What to do:
A) Translate this sentence from the article below on growing award-winning vegetables into Spanish: "The Fair Book is the book of the rules of what can be shown and how to show it."
B) According to the article below on growing award-winning vegetables, where can someone pick up a hard copy of the Fair Book?
C) Continue the article below on growing award-winning vegetables from its last sentence.

Page excerpt:

Growing award winning vegetables
February 20, 2020
Americans have always been competitive. It doesn't really matter what the field is, from racing (the Daytona 500 is going on right now) or playing games or showing off our skills. We all want to be the best. Some of us have natural talents and abilities and some of us have to develop skills from knowledge and practice. Regardless of whether we have natural abilities or we have to strive to develop skills, it all requires hard work to be the best. Growing and showing vegetables is no different. The Laramie County Fair is one place we gardeners can show off our skills, which are the culmination of a season's worth of hard work, with a little luck and help from Mother Nature thrown in.
The Fair Book is the book of the rules of what can be shown and how to show it. And, believe it or not, it isn't just for the kids. 4-H and FFA are a major part of the fair, but they have classes all to themselves. The rest of us have classes that are open to us as well. It doesn't cost anything to place an entry in the fair and it's a lot of fun to see how your items compare to your neighbors'. Although this article is primarily for vegetables (because that's what I know most about) there are classes for every interest: art, photography, floral arrangements, woodwork, quilting, sewing and a whole lot more. Everybody should be able to find an area where they can compete. The Fair Book will be published on-line in about a month or you can stop by the Fair Office at the Archer Complex to pick up a hard copy. You can find it on-line at https://www.laramiecountyevents.com/fair/. Right now the 2019 Fair Book is up so you can get an idea of what's available. But there will be changes so make sure to get the 2020 Fair Book and read the rules. That is probably the most important aspect of showing anything. Know the rules. If you want to show, go ahead and register. Don't wait and just show up because you won't be able to get in. If your vegetables don't make it in time to show, don't worry about it. There isn't a penalty if you don't show up.

Data extract:
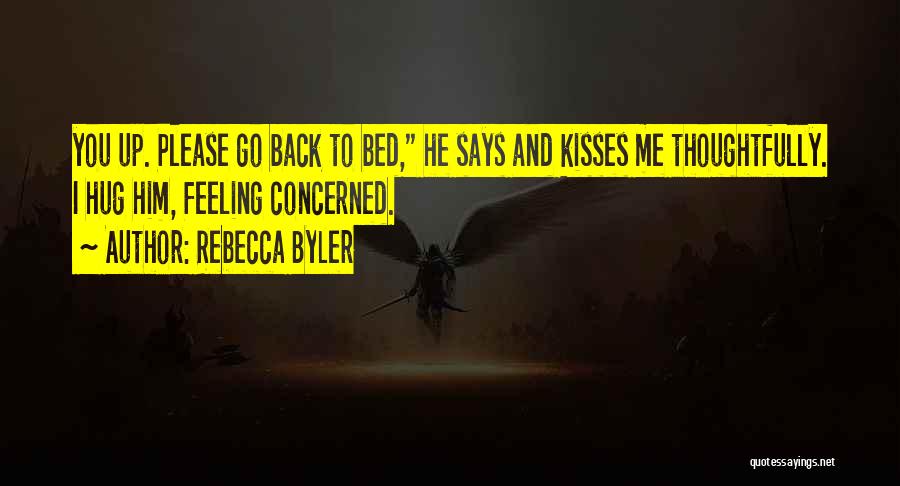 YOU UP. PLEASE GO BACK TO BED," HE SAYS AND KISSES ME THOUGHTFULLY. I HUG HIM, FEELING CONCERNED.

~ AUTHOR: REBECCA BYLER

quotessayings.net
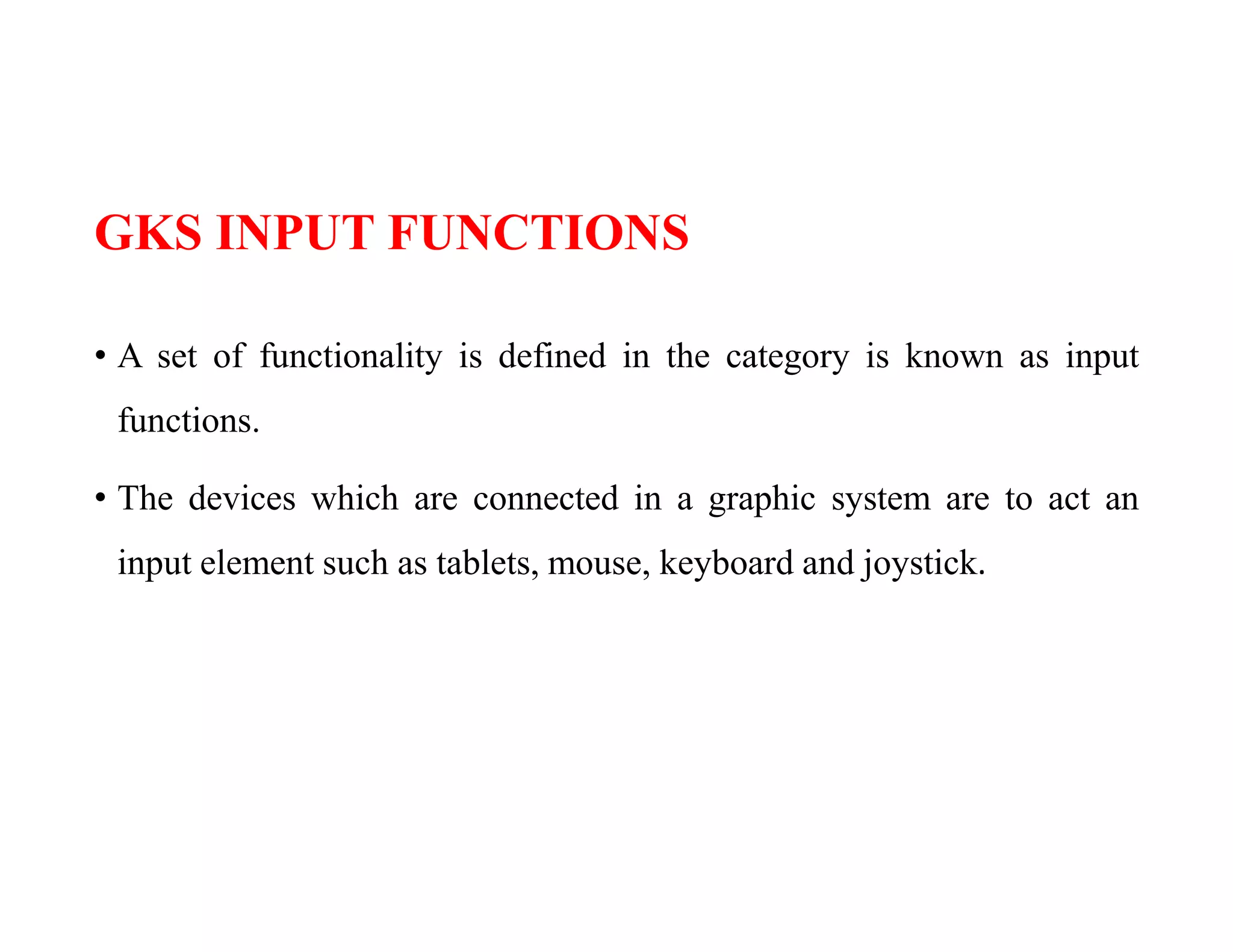 GKS INPUT FUNCTIONS

• A set of functionality is defined in the category is known as input functions.

• The devices which are connected in a graphic system are to act an input element such as tablets, mouse, keyboard and joystick.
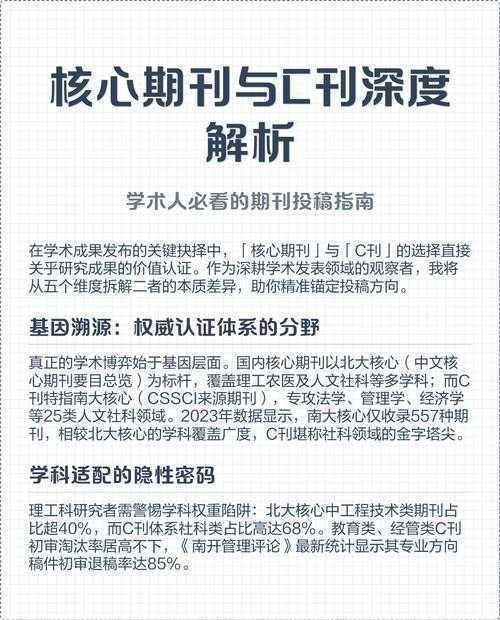 核心期刊与C刊深度解析

学术人必看的期刊投稿指南

在学术成果发布的关键抉择中，「核心期刊」与「C刊」的选择直接关乎研究成果的价值认证。作为深耕学术发表领域的观察者，我将从五个维度拆解二者的本质差异，助你精准锚定投稿方向。

基因溯源：权威认证体系的分野

真正的学术博弈始于基因层面。国内核心期刊以北大核心（中文核心期刊要目总览）为标杆，覆盖理工农医及人文社科等多学科；而C刊特指南大核心（CSSCI来源期刊），专攻法学、管理学、经济学等25类人文社科领域。2023年数据显示，南大核心仅收录557种期刊，相较北大核心的学科覆盖广度，C刊堪称社科领域的金字塔尖。

学科适配的隐性密码

理工科研究者需警惕学科权重陷阱：北大核心中工程技术类期刊占比超40%，而C刊体系社科类占比高达68%。教育类、经管类C刊初审淘汰率居高不下，《南开管理评论》最新统计显示其专业方向稿件初审退稿率达85%。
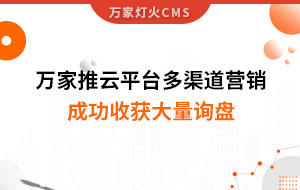 万家灯火CMS

万家推云平台多渠道营销

成功收获大量询盘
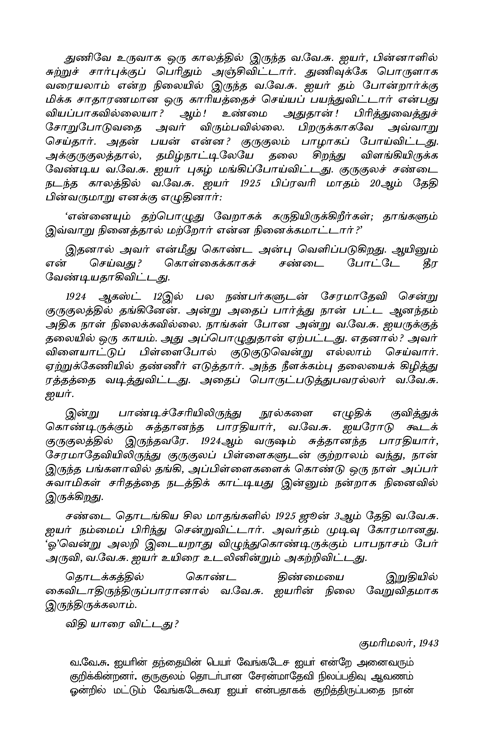 துணிவே உருவாக ஒரு காலத்தில் இருந்த வ.வே.சு. ஐயர், பின்னாளில் சுற்றுச் சார்புக்குப் பெரிதும் அஞ்சிவிட்டார். துணிவுக்கே பொருளாக வரையலாம் என்ற நிலையில் இருந்த வ.வே.சு. ஐயர் தம் போன்றார்க்கு மிக்க சாதாரணமான ஒரு காரியத்தைச் செய்யப் பயந்துவிட்டார் என்பது வியப்பாகவில்லையா? ஆம்! உண்மை அதுதான்! பிரித்துவைத்துச் சோறுபோடுவதை அவர் விரும்பவில்லை. பிறருக்காகவே அவ்வாறு செய்தார். அதன் பயன் என்ன? குருகுலம் பாழாகப் போய்விட்டது. அக்குருகுலத்தால், தமிழ்நாட்டிலேயே தலை சிறந்து விளங்கியிருக்க வேண்டிய வ.வே.சு. ஐயர் புகழ் மங்கிப்போய்விட்டது. குருகுலச் சண்டை நடந்த காலத்தில் வ.வே.சு. ஐயர் 1925 பிப்ரவரி மாதம் 20ஆம் தேதி பின்வருமாறு எனக்கு எழுதினார்:

'என்னையும் தற்பொழுது வேறாகக் கருதியிருக்கிறீர்கள்; தாங்களும் இவ்வாறு நினைத்தால் மற்றோர் என்ன நினைக்கமாட்டார்?'

இதனால் அவர் என்மீது கொண்ட அன்பு வெளிப்படுகிறது. ஆயினும் என் செய்வது? கொள்கைக்காகச் சண்டை போட்டே தீர வேண்டியதாகிவிட்டது.

1924 ஆகஸ்ட் 12இல் பல நண்பர்களுடன் சேரமாதேவி சென்று குருகுலத்தில் தங்கினேன். அன்று அதைப் பார்த்து நான் பட்ட ஆனந்தம் அதிக நாள் நிலைக்கவில்லை. நாங்கள் போன அன்று வ.வே.சு. ஐயருக்குத் தலையில் ஒரு காயம். அது அப்பொழுதுதான் ஏற்பட்டது. எதனால்? அவர் விளையாட்டுப் பிள்ளைபோல் குடுகுடுவென்று எல்லாம் செய்வார். ஏற்றுக்கேணியில் தண்ணீர் எடுத்தார். அந்த நீளக்கம்பு தலையைக் கிழித்து ரத்தத்தை வடித்துவிட்டது. அதைப் பொருட்படுத்துபவரல்லர் வ.வே.சு. ஐயர்.

இன்று பாண்டிச்சேரியிலிருந்து நூல்களை எழுதிக் குவித்துக் கொண்டிருக்கும் சுத்தானந்த பாரதியார், வ.வே.சு. ஐயரோடு கூடக் குருகுலத்தில் இருந்தவரே. 1924ஆம் வருஷம் சுத்தானந்த பாரதியார், சேரமாதேவியிலிருந்து குருகுலப் பிள்ளைகளுடன் குற்றாலம் வந்து, நான் இருந்த பங்களாவில் தங்கி, அப்பிள்ளைகளைக் கொண்டு ஒரு நாள் அப்பர் சுவாமிகள் சரிதத்தை நடத்திக் காட்டியது இன்னும் நன்றாக நினைவில் இருக்கிறது.

சண்டை தொடங்கிய சில மாதங்களில் 1925 ஜூன் 3ஆம் தேதி வ.வே.சு. ஐயர் நம்மைப் பிரிந்து சென்றுவிட்டார். அவர்தம் முடிவு கோரமானது. 'ஓ'வென்று அலறி இடையறாது விழுந்துகொண்டிருக்கும் பாபநாசம் பேர் அருவி, வ.வே.சு. ஐயர் உயிரை உடலினின்றும் அகற்றிவிட்டது.

தொடக்கத்தில் கொண்ட திண்மையை இறுதியில் கைவிடாதிருந்திருப்பாரானால் வ.வே.சு. ஐயரின் நிலை வேறுவிதமாக இருந்திருக்கலாம்.

விதி யாரை விட்டது?

குமரிமலர், 1943

வ.வே.சு. ஐயரின் தந்தையின் பெயர் வேங்கடேச ஐயர் என்றே அனைவரும் குறிக்கின்றனர். குருகுலம் தொடர்பான சேரன்மாதேவி நிலப்பதிவு ஆவணம் ஒன்றில் மட்டும் வேங்கடேசுவர ஐயர் என்பதாகக் குறித்திருப்பதை நான்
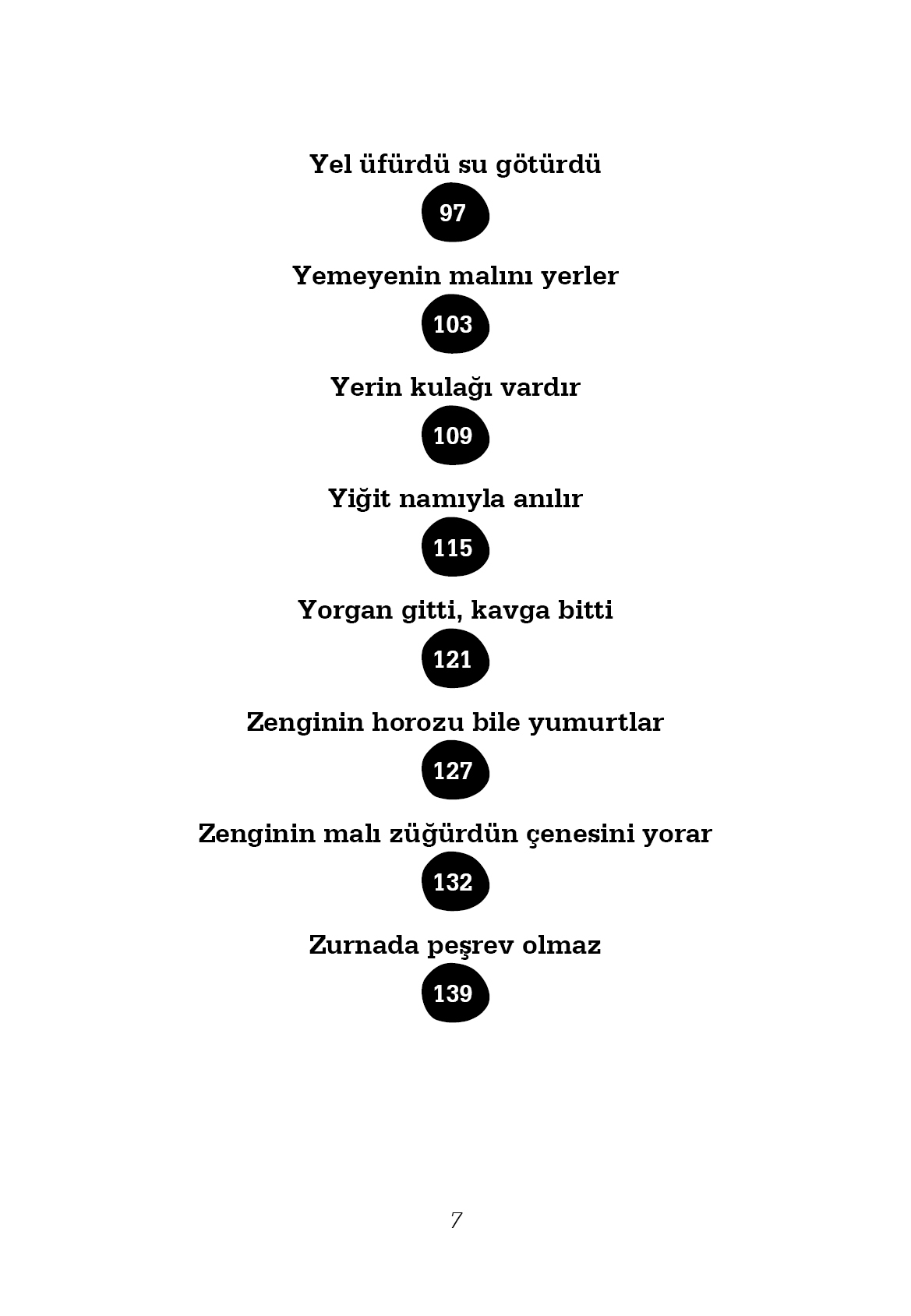 Yel üfürdü su götürdü

97

Yemeyenin malını yerler

103

Yerin kulağı vardır

109

Yiğit namıyla anılır

115

Yorgan gitti, kavga bitti

121

Zenginin horozu bile yumurtlar

127

Zenginin malı züğürdün çenesini yorar

132

Zurnada peşrev olmaz

139

7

Expected results:
A) El Fair Book es el libro de las reglas sobre lo que se puede exhibir y cómo exhibirlo.

B) At the Fair Office at the Archer Complex.

C)
I don't have a lot of experience competing with fresh vegetables so for the purposes of this article I'm going to use information found in the book Blue Ribbon Vegetable Gardening: The Secrets to Growing the Biggest and Best Prize Winning Produce by Jodi Torpey. I had the great fortune to meet Ms. Torpey and hear her speak at a conference a couple of years ago. Even though I show canned goods and not fresh vegetables, she was absolutely fascinating. She gives tips not only on growing the vegetables, but also on how to display them for competition. The most critical advice she gives..."know the rules".
Now let's get started. By the way, Ms. Torpey's advice is useful selling vegetables, too, since they have to look good so that people want to buy. There are many varieties of vegetables and some will naturally look and show better than others. When you're looking for a variety to show pick one that will show well. Talking tomatoes, since we all seem to end up with them, some, like Brandywine, are fairly common and can be found in seed catalogs. Others you may have to do a little searching. I have found it best to start vegetables from seed since they are so easy. It's a lot cheaper, too, and I like that. You want to start your vegetables so that they're ripening right before the fair. Now decide how you want to compete. Do you want to grow big or good looking? Select the variety accordingly. You can't compete on the "big" side with a vegetable that will be small.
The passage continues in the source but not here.